The biggest crime against drama is when the Immortals head into action. They get bigged up as the proper wrecking crew of the empire’s army (‘one hundred countries’, let’s not forget). They wear excellently dehumanising silver masks and they really look the part; like Satan’s own band of ninjas. They start ‘fighting’ and just drop without much of a struggle. I don’t buy the ‘well, they should have waited til we were more injured’ excuse. It’s just a massive anticlimax and lack of danger for the duration of the film. And the fighting, while adequate, is largely disappointing: Leonidas’s run of solo fighting is somewhere below that of Optimus Prime in Transformers: the Movie on the list of one-man heroic rampages.

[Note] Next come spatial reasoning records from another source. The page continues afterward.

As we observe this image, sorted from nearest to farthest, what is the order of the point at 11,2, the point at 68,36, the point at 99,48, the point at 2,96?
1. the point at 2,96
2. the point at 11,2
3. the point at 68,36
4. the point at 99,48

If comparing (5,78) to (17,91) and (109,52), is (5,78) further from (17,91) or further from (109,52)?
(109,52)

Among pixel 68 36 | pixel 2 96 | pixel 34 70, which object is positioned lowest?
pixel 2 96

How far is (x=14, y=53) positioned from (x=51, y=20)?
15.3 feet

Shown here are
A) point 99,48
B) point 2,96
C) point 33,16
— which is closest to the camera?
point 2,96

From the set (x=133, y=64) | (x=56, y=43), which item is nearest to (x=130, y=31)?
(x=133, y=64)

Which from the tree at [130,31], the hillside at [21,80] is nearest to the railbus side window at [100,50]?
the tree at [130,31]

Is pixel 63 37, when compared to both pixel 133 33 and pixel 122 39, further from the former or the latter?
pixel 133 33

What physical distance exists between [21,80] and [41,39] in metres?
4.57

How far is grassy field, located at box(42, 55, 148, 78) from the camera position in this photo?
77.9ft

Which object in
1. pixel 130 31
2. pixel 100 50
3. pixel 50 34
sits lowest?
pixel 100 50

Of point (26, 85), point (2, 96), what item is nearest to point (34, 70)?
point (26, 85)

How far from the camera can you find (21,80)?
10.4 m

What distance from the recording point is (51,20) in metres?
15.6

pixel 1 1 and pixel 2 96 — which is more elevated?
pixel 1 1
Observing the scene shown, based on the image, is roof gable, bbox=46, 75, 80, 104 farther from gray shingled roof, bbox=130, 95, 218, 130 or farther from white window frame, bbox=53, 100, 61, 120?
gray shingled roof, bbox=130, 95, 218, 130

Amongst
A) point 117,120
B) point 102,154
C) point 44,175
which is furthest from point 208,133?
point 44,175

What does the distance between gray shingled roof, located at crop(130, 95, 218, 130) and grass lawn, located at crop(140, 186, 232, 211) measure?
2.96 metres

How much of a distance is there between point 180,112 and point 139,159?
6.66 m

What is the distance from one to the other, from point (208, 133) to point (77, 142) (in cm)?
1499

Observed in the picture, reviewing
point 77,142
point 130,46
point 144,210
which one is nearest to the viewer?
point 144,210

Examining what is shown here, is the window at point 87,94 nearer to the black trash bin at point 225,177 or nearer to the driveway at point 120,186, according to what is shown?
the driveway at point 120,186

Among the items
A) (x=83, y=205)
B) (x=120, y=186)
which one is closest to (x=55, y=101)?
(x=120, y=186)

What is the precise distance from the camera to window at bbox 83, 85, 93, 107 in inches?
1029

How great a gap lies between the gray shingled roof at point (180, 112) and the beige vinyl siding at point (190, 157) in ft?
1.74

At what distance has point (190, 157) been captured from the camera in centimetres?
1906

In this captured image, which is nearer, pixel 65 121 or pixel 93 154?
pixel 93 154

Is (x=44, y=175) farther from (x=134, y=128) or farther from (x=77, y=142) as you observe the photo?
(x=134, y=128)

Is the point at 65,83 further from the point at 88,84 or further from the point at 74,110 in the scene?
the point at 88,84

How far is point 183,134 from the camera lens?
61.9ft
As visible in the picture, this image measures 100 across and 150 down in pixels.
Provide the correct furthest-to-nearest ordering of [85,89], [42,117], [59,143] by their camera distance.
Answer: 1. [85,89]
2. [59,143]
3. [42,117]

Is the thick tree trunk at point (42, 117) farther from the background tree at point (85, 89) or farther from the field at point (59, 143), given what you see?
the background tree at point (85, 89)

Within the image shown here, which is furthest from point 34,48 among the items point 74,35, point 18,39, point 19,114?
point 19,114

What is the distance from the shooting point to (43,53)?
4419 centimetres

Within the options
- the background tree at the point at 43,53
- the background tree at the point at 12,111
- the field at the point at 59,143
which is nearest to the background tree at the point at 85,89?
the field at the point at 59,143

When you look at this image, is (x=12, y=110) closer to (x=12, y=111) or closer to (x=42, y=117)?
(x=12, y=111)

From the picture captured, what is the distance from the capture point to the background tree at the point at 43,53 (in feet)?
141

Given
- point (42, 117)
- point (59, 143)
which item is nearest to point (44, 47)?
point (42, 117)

Most bizarre, apart from the complete lack of threat facing the Spartans, is the collection of mutants and monsters in the army, as though Asians are somehow sub-human. That the Immortals wear masks at all is a mystery when, as one loses his face-wear, they seem to have grey reptilian faces anyway. Then we have film-only confections like that strange mutant giant who duels with Leonidas for a minute (and why are 99% of deaths in the film picture-perfect decapitations?) and the even more bizarre – like, ripped straight from the ROM of the Doom video game. Seriously, there is a gigantic monster with blades instead of hands whose only job seems to be to assassinate generals who disappoint Xerxes. Word of advice to king-gods everywhere: send these blokes into battle. He’d have killed three hundred Spartans on his own.
All of which brings us to the king-god in question: Xerxes. Was it necessary to turn him into a shaven-headed RuPaul? He minces around most of the time like he’s misplaced his Maybelline, and seems to just fancy Leonidas. I have nothing at all against camp dudes, but that would be low on my list of necessary attributes if I was to create a threatening, barbaric king-god who was taking over the world. And Leonidas can accuse him of ‘hubris’ all he wants, but if I was nine feet tall with a voice several octaves lower than Phil Anselmo, I’d probably think I was at least a demi-god.
That said, the film isn’t all bad. There are times when the visual aspect reaches the lofty expectations promised by the trailer (has there ever been a trailer so much better than the film? It had Nine Inch Nails on its own mini-soundtrack, too), like when the storm of the gods is wreaking havoc on the Persian navy. That was pretty damn awesome. The Spartans themselves were in pretty good shape too, even if one or two of them reminded me of pro wrestler Triple H (again, there is no sense of peril if all Spartans tower over 99.9% of their enemy). Headey is properly beautiful, even if I spent a lot of the film trying to remember from where I know her name.
And I say all this as a fan of comic films in general. I loved Batman Begins, X-Men 2 and Akira. I have no issue with senseless violence or campfests; I have watched enough UFC and fake-fighting in my time, as well as spending enough time in gyms, that this negativity is not borne out of any Guardian-esque, pencil-necked embarrassment at seeing burly men in their pants. No, this film is just complete rubbish.
All in all, this was a pretty dismal failure on all fronts. What is most frightening is that this debacle occurred with Frank Miller on board as Executive Producer (I don’t know how hands-on he was, but he must have at least given it the nod). Director Zack Snyder’s next project is a translation of graphic novel classic Watchmen, which is an infinitely more complex book, and one whose success is even more tied to its original medium. And that’s going to be without its creator Alan Moore on board in any fashion. As bad as this was, I live in dread of that one.